Advantages of ZTNA over Traditional Segmentation
Compared to traditional segmentation, ZTNA:
Provides adaptive, identity-aware, precision access without network access. It eliminates implicit trust, replacing it with explicit identity-based trust.
Requires no network connection, so your internal applications (and IP addresses) are never exposed to the internet, reducing your attack surface and risk.
Provides user-to-app-level segmentation through granular access policies enforced in the cloud, rather than requiring you to configure access policies and firewall rules.
Improves flexibility, agility, and scalability while reducing the need for internal firewalls. ZTNA can be delivered as a cloud service or as managed software on-premises.
Enables secure application access for unmanaged devices and external partners while keeping users off the network, minimizing the risk of malware proliferation.

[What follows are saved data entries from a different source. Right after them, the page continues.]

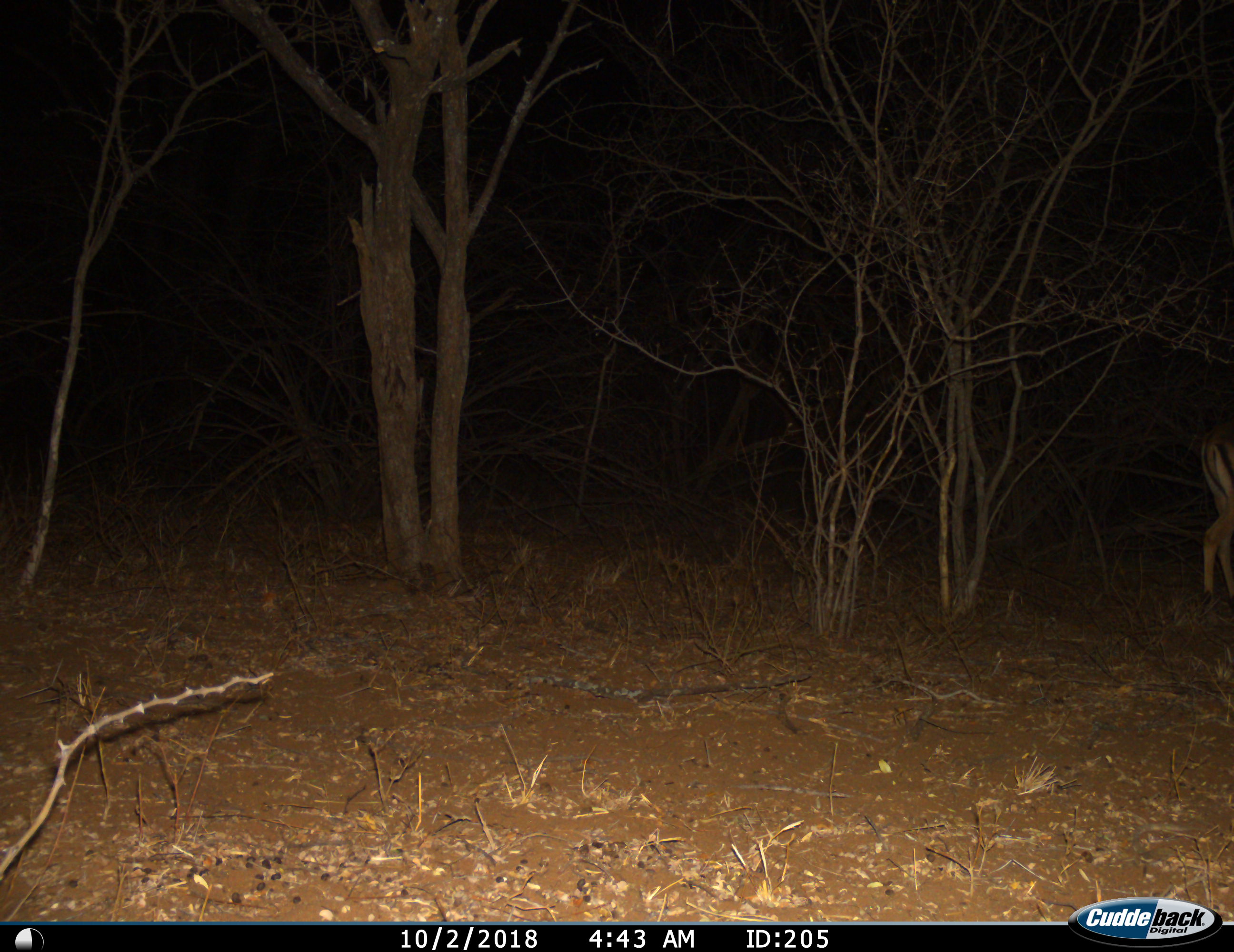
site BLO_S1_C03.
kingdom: Animalia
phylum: Chordata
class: Mammalia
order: Artiodactyla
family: Bovidae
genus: Aepyceros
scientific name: Aepyceros melampus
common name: impala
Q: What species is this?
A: Impala (Aepyceros melampus).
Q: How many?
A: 1.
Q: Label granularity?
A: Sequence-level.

Zscaler and Network Segmentation
Zscaler Private Access™ is the world’s most deployed ZTNA platform. Applying the principles of least privilege, it gives your users secure, direct connectivity to your private applications without placing them on your network.
Whether you’re in the planning stage or running a traditional segmentation model that’s showing its age, we can help you achieve mature segmentation with ZTNA. Here’s how to get started:
Replace your VPNs and firewalls with Zscaler Private Access to reduce your attack surface and eliminate lateral movement with user-to-app segmentation.
Implement app-to-app segmentation to bring ZTNA to your cloud workloads and applications in hybrid and multicloud environments.
Finally, implement process-to-process/identity-based microsegmentation for communication within a cloud.
Network segmentation divides a network into subnetworks with specific security policies and protocols, helping to prevent lateral movement and reduce the network's attack surface to combat cyberattacks.
What Is a Network Segment?
A network segment (less commonly called a security zone) is an isolated or separated part of a network. Segments can have their own security policies, access control lists (ACLs), and protocols, providing more granular control and protection.
What Is a Good Reason to Segment a Network?
One of the primary reasons to segment a network is to limit the potential scope of a security breach. Network segments keep threats isolated, preventing lateral movement and minimizing the attack surface.
What Is a Collision Domain?
A collision domain is a network segment where multiple devices share one data pathway. When two or more devices try to use the pathway simultaneously, the resulting “collisions” can slow down the network, and typically require dedicated management to avoid.